The Court granted the petition, and a bond was issued with Norair as principal and Travelers Casualty and Surety Company of America (“Travelers”) as surety. JCI then amended its complaint to file four total claims. Tellingly, however, JCI specifically named only the surety Travelers on its claim against the bond, and did not name Norair.
Analysis and Results
Because of that oversight, Travelers immediately filed a motion to dismiss. Travelers contended that, because Norair was not named in the bond claim, the claim could not stand. Specifically, Travelers raised two issues for the court to address: whether Norair was a necessary party to the bond claim; and, i.e. was a necessary party, whether JCI could amend the claim to include Norair?

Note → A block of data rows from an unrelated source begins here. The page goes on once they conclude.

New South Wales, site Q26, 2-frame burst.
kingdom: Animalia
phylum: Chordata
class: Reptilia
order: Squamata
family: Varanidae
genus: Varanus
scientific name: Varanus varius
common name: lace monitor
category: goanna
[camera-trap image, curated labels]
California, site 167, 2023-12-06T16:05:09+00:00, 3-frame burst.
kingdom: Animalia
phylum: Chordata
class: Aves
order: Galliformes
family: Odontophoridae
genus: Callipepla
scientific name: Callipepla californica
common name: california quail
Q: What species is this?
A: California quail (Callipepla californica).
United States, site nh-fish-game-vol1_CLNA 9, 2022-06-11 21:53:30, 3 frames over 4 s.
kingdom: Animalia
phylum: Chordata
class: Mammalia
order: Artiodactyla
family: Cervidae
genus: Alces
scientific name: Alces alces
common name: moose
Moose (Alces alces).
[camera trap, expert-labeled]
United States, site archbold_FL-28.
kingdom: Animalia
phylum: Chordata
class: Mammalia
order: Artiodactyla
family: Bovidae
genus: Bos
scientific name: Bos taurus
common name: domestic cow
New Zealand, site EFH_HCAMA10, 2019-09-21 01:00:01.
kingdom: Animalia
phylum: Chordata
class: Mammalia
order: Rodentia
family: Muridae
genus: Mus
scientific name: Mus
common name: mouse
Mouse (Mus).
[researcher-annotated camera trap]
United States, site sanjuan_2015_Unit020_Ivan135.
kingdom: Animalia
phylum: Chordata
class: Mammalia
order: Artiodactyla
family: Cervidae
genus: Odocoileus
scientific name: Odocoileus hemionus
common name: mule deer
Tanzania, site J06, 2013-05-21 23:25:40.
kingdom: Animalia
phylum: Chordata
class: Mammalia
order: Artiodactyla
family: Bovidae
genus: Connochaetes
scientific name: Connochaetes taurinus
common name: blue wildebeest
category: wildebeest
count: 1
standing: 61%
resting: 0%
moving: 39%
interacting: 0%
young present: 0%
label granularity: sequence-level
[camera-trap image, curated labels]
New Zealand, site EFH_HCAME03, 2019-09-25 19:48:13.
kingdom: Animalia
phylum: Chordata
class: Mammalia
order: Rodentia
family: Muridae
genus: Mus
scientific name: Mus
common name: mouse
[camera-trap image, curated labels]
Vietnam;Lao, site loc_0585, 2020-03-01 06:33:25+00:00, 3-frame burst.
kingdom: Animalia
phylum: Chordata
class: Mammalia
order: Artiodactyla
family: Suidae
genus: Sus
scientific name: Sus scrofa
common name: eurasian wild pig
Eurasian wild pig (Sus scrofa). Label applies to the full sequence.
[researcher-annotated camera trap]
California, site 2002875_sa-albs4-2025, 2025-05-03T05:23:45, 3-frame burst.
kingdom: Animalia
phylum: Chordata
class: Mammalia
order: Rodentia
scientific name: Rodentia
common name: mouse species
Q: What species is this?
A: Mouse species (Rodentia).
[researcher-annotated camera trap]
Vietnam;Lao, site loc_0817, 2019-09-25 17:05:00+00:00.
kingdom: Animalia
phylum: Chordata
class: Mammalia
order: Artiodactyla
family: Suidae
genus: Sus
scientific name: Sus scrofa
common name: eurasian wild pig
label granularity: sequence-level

Concerning the first issue, the court made clear that when mechanics liens are bonded off, the necessary parties to be named in a claim can change. While the property owner and parties involved with the title to the land are no longer necessary parties (just by virtue of owning the property), the principal and surety of the bond become the necessary parties to be named (even if they were not previously necessary parties in the mechanics lien). This makes perfect sense, in that the party obtaining the bond, and the party providing the money for the bond should be included in a claim against it, and, since the bonding off of the lien removes the lien from the property by substituting the bond, the property owner is not a necessary party unless somehow related to the bond itself.
In this case, the failure to name the principal, Norair, in the bond claim was fatal to that particular claim. JCI attempted to argue that it should be allowed to amend the claim in order to include Norair, but the court was unpersuaded. Since the statute of limitations had run on the bond claim, JCI was not allowed to go back and amend the claim to include Norair. Since the necessary parties were not named in the claim at issue, and the statute of limitations had run, the claim necessarily failed, and was dismissed.
Simple things like naming the necessary parties in a claim can make or break an opportunity to get paid. It’s important to note that merely having the correct parties for one type of action doesn’t necessarily mean that those are the same required parties for a different type of action. Mechanics liens are powerful legal tools, and a lien claimant shouldn’t be afraid of an owner or contractor bonding off a lien. But, special care should be taken to comply with any new requirements for making a claim against the bond rather than the property itself. Unfortunately, as was the case here, when the bond claim is not handled correctly procedurally, a party can be left with no recourse for payment. It’s important to understand which of the parties involved should be named in both mechanics lien claims and bond claims.